SELECTED PASSAGE START

Cephalexin is not a steroid. It is an antibiotic, specifically a first-generation cephalosporin, used to kill bacteria that cause infections. Steroids and antibiotics are fundamentally different types of medication with completely different purposes in the body.
What Cephalexin Actually Is
Cephalexin belongs to a family of antibiotics called cephalosporins, which are related to penicillin. It works by interfering with a bacterium’s ability to build its cell wall. Without a functioning cell wall, the bacterium ruptures and dies. This makes cephalexin bactericidal, meaning it directly kills bacteria rather than just slowing their growth.
It is available as an oral medication sold under brand names including Keflex, Zartan, Biocef, and Panixine. Doctors prescribe it for a range of bacterial infections, including pneumonia and other respiratory infections, skin infections, bone infections, ear infections, urinary tract infections, and genital infections. It is also sometimes given to patients with certain heart conditions before dental procedures to prevent heart valve infections.

SELECTED PASSAGE END

**BRIEF 1**.
Copy the passage about cephalexin from "Cephalexin is not" up to and including "slowing their growth.".
**BRIEF 2**.
In the cephalexin text, which process in a bacterium does the drug interfere with?
**BRIEF 3**.
Go on with the text about cephalexin, picking up after its final sentence.

SUPPLIED INFORMATION START

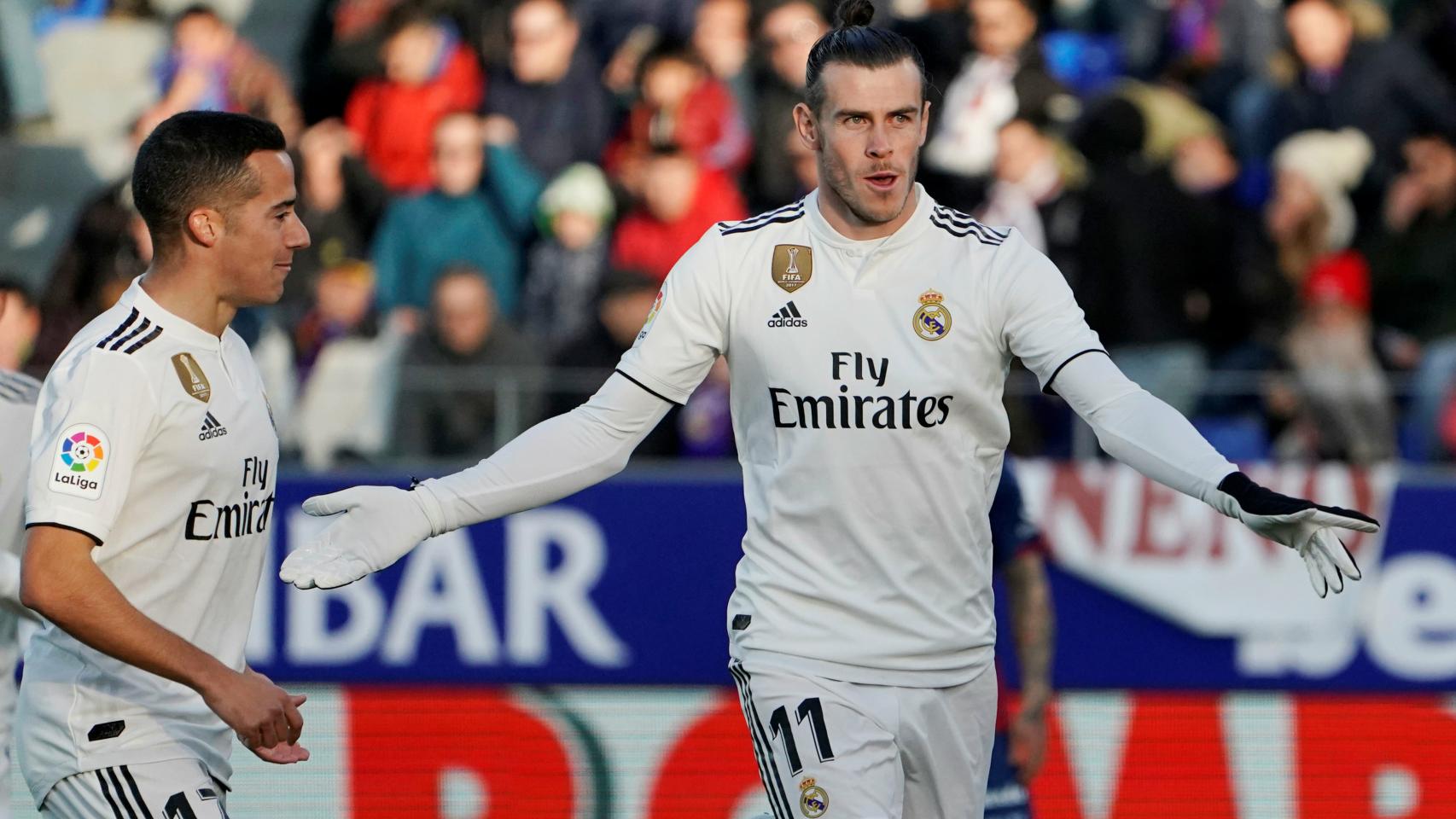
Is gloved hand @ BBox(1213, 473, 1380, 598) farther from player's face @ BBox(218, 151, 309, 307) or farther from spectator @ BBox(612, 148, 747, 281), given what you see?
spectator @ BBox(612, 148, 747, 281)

SUPPLIED INFORMATION END

**RESPONSE AREA 1**.
Cephalexin is not a steroid. It is an antibiotic, specifically a first-generation cephalosporin, used to kill bacteria that cause infections. Steroids and antibiotics are fundamentally different types of medication with completely different purposes in the body.
What Cephalexin Actually Is
Cephalexin belongs to a family of antibiotics called cephalosporins, which are related to penicillin. It works by interfering with a bacterium’s ability to build its cell wall. Without a functioning cell wall, the bacterium ruptures and dies. This makes cephalexin bactericidal, meaning it directly kills bacteria rather than just slowing their growth.

**RESPONSE AREA 2**.
It interferes with the bacterium's ability to build its cell wall.

**RESPONSE AREA 3**.
How Steroids Differ From Antibiotics
Steroids (specifically corticosteroids, the type used to treat inflammation) do something entirely different in the body. They suppress the immune system’s inflammatory response, reducing swelling, redness, and pain. They do not kill bacteria or treat infections directly. Common corticosteroids include prednisone, dexamethasone, and hydrocortisone.
The key distinction: antibiotics like cephalexin target and destroy the microorganism causing an infection, while steroids calm down your body’s reaction to illness or injury. A steroid won’t clear a bacterial infection, and an antibiotic won’t reduce inflammation on its own.
Why the Two Get Confused
One reason people wonder whether cephalexin is a steroid is that antibiotics and steroids are frequently prescribed together. In conditions like chronic ear infections, for example, doctors commonly combine an antibiotic to fight the bacterial infection with a steroid to bring down swelling and pain. These combination treatments are especially common in ear drops, skin creams, and respiratory treatments. When you receive both medications at the same time, or even in a single combined product, it can be easy to blur the line between what each one does.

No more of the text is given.